Chaos tests: Implement first batch of tests based on continuous delivery scenario

Open RealAnna opened this issue 4 years ago • 0 comments

The goal of this ticket is to create tests to verify Keptn's high availability KEP48. Using the litmus dashboard create scheduled /randomly repeated tests for the following continuous delivery scenarios:

Network Failure

Introduce 10s delay, 30s delay, and 60s delay.
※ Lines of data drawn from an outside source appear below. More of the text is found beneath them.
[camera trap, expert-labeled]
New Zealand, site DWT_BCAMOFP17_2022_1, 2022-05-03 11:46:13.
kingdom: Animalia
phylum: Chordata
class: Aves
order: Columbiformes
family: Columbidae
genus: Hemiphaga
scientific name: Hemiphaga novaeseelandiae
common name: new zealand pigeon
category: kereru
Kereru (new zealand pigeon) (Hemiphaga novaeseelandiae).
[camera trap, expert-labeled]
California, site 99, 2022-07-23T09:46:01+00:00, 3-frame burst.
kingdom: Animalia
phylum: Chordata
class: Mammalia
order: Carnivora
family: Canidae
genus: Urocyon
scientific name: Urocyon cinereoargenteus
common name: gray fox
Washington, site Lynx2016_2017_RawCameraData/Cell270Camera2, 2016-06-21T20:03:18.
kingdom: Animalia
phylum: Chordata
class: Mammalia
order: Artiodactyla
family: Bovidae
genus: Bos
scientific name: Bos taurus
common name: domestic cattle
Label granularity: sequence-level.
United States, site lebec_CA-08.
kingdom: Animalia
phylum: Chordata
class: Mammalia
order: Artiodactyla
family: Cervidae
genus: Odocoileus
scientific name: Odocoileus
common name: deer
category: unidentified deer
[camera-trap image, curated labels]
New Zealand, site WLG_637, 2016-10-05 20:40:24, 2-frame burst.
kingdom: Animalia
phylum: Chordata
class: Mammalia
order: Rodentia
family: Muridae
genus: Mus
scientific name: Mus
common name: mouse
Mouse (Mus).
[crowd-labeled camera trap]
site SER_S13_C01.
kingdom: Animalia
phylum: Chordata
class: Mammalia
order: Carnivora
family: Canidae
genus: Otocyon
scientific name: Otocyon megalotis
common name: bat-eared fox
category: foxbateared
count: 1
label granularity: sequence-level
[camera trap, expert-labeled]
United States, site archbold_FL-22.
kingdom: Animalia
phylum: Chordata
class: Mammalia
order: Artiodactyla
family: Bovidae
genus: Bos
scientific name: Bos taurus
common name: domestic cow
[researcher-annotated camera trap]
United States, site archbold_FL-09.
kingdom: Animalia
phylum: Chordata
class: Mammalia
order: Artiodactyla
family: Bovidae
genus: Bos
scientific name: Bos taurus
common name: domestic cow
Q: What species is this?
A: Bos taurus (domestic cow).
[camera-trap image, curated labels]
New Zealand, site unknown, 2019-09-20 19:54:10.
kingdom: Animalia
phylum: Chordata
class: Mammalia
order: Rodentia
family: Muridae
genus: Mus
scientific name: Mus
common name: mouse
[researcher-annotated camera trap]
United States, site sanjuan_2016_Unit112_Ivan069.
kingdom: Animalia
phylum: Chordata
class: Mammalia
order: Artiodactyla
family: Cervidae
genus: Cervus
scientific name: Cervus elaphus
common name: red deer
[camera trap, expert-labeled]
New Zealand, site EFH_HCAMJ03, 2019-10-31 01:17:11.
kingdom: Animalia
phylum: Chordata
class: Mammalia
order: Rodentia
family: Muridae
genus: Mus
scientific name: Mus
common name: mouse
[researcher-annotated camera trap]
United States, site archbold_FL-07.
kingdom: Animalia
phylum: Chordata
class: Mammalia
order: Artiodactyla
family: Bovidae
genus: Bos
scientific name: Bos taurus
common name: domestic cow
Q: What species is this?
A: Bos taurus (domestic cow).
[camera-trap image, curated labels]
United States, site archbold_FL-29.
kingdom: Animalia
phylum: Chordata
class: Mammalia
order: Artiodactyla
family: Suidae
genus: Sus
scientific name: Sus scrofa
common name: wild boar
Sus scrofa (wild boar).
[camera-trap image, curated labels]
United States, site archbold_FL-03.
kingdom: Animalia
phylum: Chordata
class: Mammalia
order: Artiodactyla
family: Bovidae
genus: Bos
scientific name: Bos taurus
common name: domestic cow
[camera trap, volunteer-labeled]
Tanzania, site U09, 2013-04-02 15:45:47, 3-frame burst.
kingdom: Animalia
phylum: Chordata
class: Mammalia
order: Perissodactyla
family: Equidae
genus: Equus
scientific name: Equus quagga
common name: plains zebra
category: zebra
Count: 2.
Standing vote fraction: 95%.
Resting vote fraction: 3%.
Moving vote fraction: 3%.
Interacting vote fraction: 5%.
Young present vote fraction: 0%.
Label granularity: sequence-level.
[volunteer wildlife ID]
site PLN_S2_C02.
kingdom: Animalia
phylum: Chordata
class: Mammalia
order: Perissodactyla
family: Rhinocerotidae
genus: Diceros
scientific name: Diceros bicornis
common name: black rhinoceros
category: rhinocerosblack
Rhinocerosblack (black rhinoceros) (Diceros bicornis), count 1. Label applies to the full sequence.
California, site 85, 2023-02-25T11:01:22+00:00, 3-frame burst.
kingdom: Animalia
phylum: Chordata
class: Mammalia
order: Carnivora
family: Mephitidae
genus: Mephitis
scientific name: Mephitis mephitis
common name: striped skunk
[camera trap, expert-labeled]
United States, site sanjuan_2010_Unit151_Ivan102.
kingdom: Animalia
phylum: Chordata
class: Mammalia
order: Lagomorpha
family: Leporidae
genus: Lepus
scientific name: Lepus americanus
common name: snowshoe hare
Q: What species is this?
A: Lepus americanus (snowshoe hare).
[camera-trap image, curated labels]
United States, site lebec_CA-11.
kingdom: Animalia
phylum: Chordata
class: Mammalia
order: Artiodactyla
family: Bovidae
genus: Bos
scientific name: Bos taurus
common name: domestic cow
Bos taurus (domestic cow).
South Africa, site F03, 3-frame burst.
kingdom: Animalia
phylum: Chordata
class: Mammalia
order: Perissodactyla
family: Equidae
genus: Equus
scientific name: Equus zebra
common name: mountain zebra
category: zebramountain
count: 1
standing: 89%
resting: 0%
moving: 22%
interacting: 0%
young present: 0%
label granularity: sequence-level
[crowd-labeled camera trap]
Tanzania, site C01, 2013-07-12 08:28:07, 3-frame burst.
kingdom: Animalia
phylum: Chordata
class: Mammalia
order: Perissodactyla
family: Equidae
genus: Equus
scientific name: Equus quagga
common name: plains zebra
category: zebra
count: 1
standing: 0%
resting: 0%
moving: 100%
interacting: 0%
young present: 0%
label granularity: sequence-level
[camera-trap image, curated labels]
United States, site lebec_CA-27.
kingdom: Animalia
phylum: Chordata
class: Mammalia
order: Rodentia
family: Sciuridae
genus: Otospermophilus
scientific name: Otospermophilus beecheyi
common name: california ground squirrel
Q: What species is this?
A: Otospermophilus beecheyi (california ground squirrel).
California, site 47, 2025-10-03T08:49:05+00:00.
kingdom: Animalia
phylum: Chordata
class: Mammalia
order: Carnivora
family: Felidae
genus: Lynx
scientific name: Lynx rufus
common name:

[ ] Inject network communication latency towards shipyard-controller. Expected behavior:
- I would expect shipyard-controller to fail a sequence? But sequence should terminate anyhow.
[ ] Inject network communication latency towards gitea upstream. Expected behavior:
- I would expect shipyard-controller to fail the sequences. But sequence should terminate anyhow.
[ ] kill Nats. Expected behavior:
- I would expect shipyard-controller to not receive events during nat downtime, but to not have issue after restart. New sequence should terminate when Nats comes back up.
[ ] Kill api-gateway. Expected behavior:
- I would expect shipyard-controller to fail the sequences. But sequence should terminate anyhow.

Pod Failure

[ ] Killing a random control plane pod. Expected behavior:
- if the pod is the shipyard-controller and it's the leader, then a new leader election should happen, deployment should be successful, all pods should be up and running.
- if pod is a service involved in the deployment eg. lighthouse, helm, etc replicas should work and deployment should be successful, all pods should be up and running.
[ ] Killing all shipyard-controller pods. Expected behavior:
- new leader and replicas should pick up queued events, deployment should be successful, all pods should be up and running.
[ ] Killing all control pods for either helm/lighthouse/api. Expected behavior:
- The sequence should terminate, sequence status can be failed, all pods should be up and running.
[ ] Killing all jmeter service pods. Expected behavior:
- The sequence should terminate, sequence status must be failed by JMeter, all pods should be up and running.

Container Failure

[ ] Killing distributor in control plane pods. Expected behavior:
- Service fails to respond to shipyard, sequence may fail but it will terminate.
[ ] Killing service container in control plane pods . Expected behavior:
- The sequence should eventually end, either successfully, failing, or timing out.

Node Failure

[ ] cause node restart. Expected behavior:
- Some downtime , but eventually, all keptn core should be up and working.

Feb 23 '22 10:02 RealAnna